For those of you who have lost a spouse or other loved ones...?!


Question: For those of you who have lost a spouse or other loved ones...?
I am a 42 year old male very happy in a loving marriage to my wife, best friend, soul mate... she's my life! As I have gotten older I think more and more about the possibility of life without her. Very hard to imagine but I realize it is a possibility. We were never able to have children so she is all I have in life. I was never any good at taken pictures or videos of her or each other together when we've been on vacation or different events. Lately I've been thinking about doing more of that to make sure that if anything bad ever did happen I would have plenty of pictures and videos of her. But then I started thinking... would it be harder to live life afterwards with the pictures and videos or is it best to try to move on? There is no way I would ever leave her behind and forget the memories but I guess I'm just wondering if most who have lost a loved one find it easier to get through the pain looking at pictures and watching videos or do they just make it harder? I hope I made sense. Thanks for any response.

Answers:

Your question struck a chord in me and I will do my best to answer.

When I was 26 I married my husband who was 42 at the time. Big age gap to some, but we were soul mates. We also didn't have children, but because of choice. He was my only and everything. I thought about losing him and it seemed the most painful thing in the world to imagine. I couldn't imagine waking up with him not there.

When we got married we did it in the court without anyone knowing about it. To avoid other people's cr*p. We took a friend along who was our witness and she took about 20 crappy photos on the camera. One of these 20 was of her bum, by accident (don't ask me how but it was unintentional). So we really had 19 then. Whenever we were on holiday he was always the one taking pictures, him behind the camera, me in front. So there were only 19 photos of together in the same picture.

ACTIVITY
In the forum thread, why did the person asking the question and his wife never have children?

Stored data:
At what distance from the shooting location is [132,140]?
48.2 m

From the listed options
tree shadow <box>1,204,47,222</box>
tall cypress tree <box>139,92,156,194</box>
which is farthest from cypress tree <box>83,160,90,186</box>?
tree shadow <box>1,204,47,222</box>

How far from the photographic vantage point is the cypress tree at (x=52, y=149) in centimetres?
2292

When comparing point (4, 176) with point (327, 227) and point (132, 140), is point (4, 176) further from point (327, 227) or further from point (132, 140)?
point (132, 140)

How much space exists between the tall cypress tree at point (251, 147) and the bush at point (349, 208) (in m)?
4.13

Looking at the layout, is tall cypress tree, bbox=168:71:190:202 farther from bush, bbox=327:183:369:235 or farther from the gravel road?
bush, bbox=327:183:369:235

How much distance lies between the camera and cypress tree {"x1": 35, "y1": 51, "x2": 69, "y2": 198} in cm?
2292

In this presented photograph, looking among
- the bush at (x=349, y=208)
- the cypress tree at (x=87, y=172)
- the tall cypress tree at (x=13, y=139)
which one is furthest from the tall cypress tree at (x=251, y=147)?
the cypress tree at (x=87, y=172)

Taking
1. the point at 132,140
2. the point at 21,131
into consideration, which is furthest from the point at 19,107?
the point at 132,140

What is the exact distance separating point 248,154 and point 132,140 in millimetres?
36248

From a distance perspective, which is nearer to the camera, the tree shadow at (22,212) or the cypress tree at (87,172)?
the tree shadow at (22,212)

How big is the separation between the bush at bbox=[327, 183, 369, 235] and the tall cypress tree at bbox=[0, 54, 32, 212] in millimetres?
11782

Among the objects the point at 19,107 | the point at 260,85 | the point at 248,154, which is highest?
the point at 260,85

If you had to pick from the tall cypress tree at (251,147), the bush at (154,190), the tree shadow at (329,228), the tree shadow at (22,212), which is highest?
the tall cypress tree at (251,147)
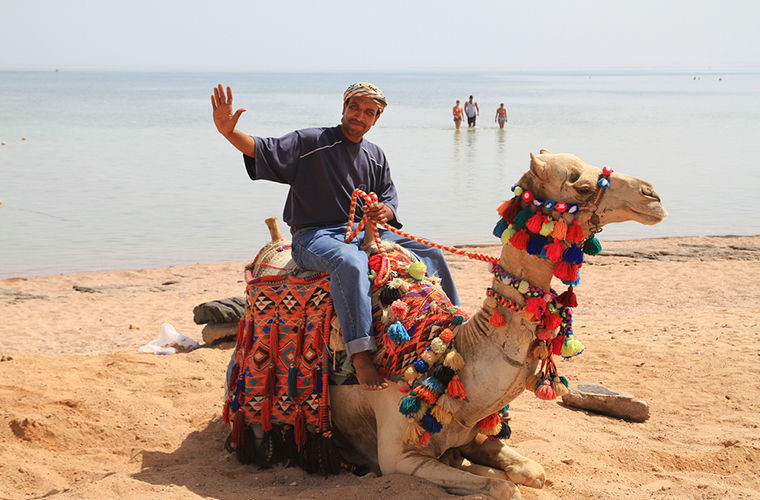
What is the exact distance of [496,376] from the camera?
470 cm

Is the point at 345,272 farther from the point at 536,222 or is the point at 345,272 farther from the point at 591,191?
the point at 591,191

EXERCISE ANSWER
They were never able to have children.